I believe that, if I want to, I should be allowed to stay in bed all day.
Mom and I once saw two little old ladies having lunch across the restaurant from us. They looked like two girlfriends from the retirement home but we found out they were mother and daughter. We joked that in 30 years that's be us (because mom would obviously outlive dad)...
This afternoon Michael and I went to lunch and across from us were two little old ladies, very clearly mother and daughter.
I felt so sad and angry. I feel like I've been robbed of so much happy times with my mom and I know that I should be getting over it.
Happy anniversary to me - two years today living in the PNW. If i would have know mom was only going to be alive for a year and a half i never would have moved.
I lay down and I try not to remember past conversations or experiences - I try not to think of what should have been but never will. Any time I go X number of days without crying I just end up crying that much harder when it starts again.
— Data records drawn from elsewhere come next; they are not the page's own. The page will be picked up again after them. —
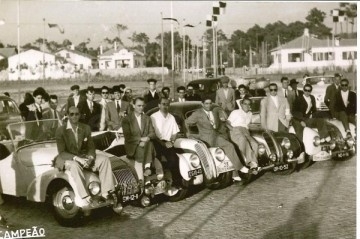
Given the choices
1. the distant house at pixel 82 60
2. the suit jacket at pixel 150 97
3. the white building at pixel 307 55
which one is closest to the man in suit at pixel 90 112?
the suit jacket at pixel 150 97

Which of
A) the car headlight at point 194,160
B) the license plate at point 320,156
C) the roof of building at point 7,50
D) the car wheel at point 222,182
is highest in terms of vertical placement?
the roof of building at point 7,50

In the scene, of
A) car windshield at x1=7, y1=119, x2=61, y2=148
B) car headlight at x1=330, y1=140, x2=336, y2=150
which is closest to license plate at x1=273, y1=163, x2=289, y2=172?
car headlight at x1=330, y1=140, x2=336, y2=150

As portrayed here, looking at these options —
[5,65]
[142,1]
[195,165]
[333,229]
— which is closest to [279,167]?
[195,165]

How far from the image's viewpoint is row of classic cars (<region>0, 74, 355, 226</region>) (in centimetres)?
550

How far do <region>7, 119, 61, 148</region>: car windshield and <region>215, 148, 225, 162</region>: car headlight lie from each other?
2.19 metres

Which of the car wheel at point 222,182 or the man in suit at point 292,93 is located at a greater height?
the man in suit at point 292,93

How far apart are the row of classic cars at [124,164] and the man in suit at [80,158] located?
77mm

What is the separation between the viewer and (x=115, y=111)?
8.19 metres

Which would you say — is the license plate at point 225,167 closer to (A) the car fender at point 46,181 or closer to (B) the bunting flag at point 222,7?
(A) the car fender at point 46,181

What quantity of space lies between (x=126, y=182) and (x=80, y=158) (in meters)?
0.64

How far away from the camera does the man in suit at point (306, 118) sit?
27.6 feet

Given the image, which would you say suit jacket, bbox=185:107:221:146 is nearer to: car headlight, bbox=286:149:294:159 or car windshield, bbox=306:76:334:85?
car headlight, bbox=286:149:294:159

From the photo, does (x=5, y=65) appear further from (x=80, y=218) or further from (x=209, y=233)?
(x=209, y=233)

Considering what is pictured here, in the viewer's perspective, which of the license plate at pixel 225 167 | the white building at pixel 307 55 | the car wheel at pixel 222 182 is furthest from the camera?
the white building at pixel 307 55
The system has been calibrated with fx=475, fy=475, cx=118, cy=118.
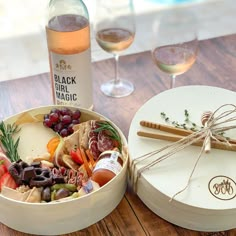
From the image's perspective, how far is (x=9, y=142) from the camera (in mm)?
849

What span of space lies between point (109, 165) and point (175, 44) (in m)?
0.38

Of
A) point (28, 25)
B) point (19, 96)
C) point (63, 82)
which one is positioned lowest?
point (28, 25)

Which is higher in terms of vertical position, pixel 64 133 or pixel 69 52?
pixel 69 52

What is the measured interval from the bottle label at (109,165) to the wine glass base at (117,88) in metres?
0.33

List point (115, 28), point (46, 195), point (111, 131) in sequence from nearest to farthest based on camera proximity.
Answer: point (46, 195)
point (111, 131)
point (115, 28)

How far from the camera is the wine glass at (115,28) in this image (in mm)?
1047

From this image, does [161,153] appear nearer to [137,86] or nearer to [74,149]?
[74,149]

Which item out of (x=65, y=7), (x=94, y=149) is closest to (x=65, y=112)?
(x=94, y=149)

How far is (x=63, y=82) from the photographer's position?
36.8 inches

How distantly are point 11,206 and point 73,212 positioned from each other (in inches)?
3.7

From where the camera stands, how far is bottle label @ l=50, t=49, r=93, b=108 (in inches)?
35.9

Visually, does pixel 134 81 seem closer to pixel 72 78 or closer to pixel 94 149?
pixel 72 78

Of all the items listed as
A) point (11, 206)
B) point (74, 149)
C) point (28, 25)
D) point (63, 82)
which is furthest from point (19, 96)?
point (28, 25)

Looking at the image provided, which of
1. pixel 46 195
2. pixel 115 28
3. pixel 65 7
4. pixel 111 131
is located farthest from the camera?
pixel 115 28
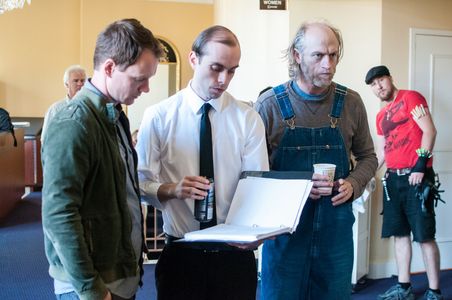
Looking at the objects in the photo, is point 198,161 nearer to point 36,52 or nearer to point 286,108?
point 286,108

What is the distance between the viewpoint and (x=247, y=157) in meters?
1.66

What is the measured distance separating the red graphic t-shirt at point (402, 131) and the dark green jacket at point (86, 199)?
2814mm

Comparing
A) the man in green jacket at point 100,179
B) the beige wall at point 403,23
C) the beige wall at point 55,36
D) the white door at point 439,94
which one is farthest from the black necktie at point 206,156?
the beige wall at point 55,36

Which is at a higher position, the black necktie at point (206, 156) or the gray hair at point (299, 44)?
the gray hair at point (299, 44)

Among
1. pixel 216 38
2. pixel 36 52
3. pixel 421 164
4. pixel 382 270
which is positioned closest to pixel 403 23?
pixel 421 164

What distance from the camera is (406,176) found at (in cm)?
360

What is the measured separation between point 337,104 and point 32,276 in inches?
131

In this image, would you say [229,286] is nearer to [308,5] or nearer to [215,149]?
[215,149]

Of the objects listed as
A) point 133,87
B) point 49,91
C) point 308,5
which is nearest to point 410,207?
point 308,5

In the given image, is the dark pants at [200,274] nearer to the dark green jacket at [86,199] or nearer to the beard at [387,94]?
the dark green jacket at [86,199]

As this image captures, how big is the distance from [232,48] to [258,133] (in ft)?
1.02

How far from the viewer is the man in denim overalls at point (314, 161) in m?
1.80

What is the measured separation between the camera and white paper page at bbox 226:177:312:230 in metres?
1.58

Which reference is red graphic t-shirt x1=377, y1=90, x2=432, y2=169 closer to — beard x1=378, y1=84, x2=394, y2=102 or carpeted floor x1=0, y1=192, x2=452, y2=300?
beard x1=378, y1=84, x2=394, y2=102
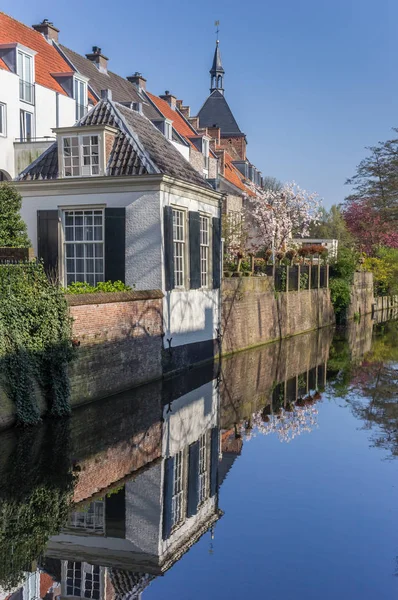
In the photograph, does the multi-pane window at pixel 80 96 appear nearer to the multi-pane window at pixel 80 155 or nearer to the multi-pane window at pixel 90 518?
the multi-pane window at pixel 80 155

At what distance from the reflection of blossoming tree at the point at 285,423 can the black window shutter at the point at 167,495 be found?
2400mm

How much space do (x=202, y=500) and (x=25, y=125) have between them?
24.0m

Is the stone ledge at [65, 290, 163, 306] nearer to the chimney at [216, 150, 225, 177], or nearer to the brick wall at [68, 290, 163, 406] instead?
the brick wall at [68, 290, 163, 406]

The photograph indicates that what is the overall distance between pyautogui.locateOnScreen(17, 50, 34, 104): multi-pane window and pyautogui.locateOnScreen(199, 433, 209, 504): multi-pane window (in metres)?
21.7

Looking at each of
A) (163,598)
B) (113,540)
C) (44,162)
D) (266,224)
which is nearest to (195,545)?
(113,540)

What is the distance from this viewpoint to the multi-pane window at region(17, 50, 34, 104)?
29.0 m

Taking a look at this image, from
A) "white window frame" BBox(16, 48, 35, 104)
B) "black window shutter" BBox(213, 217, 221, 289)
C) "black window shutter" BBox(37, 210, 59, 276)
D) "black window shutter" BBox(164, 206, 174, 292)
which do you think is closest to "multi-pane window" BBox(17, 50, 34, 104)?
"white window frame" BBox(16, 48, 35, 104)

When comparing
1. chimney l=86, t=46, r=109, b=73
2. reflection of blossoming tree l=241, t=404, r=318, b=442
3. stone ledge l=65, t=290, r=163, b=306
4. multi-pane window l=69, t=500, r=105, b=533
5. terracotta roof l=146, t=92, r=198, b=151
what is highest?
chimney l=86, t=46, r=109, b=73

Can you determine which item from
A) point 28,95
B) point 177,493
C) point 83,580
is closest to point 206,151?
point 28,95

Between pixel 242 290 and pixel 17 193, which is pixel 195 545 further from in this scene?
pixel 242 290

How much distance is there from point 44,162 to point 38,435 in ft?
27.8

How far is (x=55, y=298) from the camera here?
40.1 ft

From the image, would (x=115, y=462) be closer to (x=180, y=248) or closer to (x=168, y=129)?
(x=180, y=248)

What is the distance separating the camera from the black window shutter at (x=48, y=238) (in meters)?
16.6
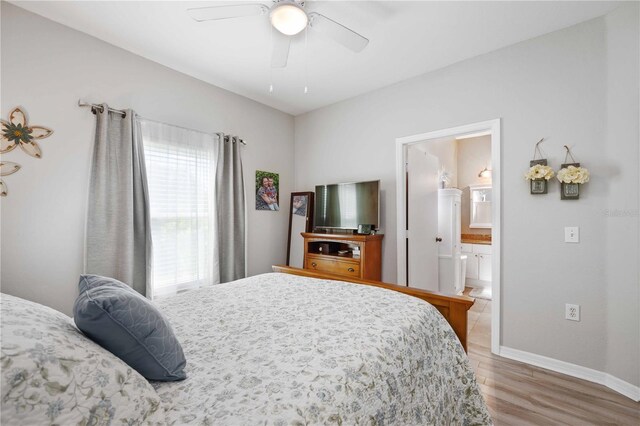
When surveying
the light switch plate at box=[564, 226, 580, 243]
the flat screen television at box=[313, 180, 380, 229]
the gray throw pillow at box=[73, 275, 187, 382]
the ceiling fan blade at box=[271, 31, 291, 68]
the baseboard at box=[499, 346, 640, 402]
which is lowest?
the baseboard at box=[499, 346, 640, 402]

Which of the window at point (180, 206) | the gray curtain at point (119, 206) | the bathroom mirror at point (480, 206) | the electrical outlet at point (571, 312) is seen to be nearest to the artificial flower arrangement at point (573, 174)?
the electrical outlet at point (571, 312)

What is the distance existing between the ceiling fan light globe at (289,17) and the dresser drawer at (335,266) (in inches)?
87.8

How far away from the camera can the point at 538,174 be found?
2.27m

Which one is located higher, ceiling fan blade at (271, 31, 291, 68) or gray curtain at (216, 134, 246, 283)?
ceiling fan blade at (271, 31, 291, 68)

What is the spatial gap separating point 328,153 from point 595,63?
2.64m

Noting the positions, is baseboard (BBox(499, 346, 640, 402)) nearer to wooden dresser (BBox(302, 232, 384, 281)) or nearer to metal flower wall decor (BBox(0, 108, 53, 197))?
wooden dresser (BBox(302, 232, 384, 281))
I just never really realized how big of a part of me my mom was, and how empty and alone I feel without her.
Just updating quickly from my phone since I don't want to deal with my laptop at the moment.
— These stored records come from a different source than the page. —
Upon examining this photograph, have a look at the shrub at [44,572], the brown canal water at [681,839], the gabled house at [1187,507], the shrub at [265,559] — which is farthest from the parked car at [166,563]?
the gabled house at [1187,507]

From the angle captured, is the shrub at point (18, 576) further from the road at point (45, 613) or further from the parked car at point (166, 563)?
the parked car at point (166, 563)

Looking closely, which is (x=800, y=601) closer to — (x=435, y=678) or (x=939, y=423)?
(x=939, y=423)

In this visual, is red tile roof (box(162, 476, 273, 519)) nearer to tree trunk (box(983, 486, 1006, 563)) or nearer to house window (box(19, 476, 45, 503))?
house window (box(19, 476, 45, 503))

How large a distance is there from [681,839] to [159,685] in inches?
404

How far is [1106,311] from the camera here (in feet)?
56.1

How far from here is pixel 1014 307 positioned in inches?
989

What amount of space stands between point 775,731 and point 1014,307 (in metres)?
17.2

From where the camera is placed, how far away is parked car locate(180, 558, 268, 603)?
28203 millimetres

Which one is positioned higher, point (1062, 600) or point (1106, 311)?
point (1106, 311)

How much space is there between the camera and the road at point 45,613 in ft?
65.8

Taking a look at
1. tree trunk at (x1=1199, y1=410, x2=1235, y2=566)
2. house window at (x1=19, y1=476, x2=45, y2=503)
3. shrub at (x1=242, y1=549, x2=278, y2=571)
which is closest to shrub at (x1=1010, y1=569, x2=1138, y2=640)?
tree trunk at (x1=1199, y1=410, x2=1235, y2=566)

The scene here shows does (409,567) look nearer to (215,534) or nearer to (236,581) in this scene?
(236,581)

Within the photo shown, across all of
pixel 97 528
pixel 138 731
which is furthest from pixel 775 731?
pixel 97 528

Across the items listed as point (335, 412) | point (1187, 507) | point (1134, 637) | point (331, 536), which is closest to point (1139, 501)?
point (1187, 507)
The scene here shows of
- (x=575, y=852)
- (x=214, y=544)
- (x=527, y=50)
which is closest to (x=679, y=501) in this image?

I'm going to meet the boyfriend's mother next week. I'm sure I'll be fine but he's dealing with this, "I feel like she's given up on life without dad and doesn't care if she is eating, drinking too much, our just had given up living," situation with her. He's been in Spokane with her all week and I'm taking the train Monday to meet up with him. I'm sure I'll be fine, but it seems like when ever anyone says "mom" I flinch.
God I don't know what I'm gonna do come the holidays.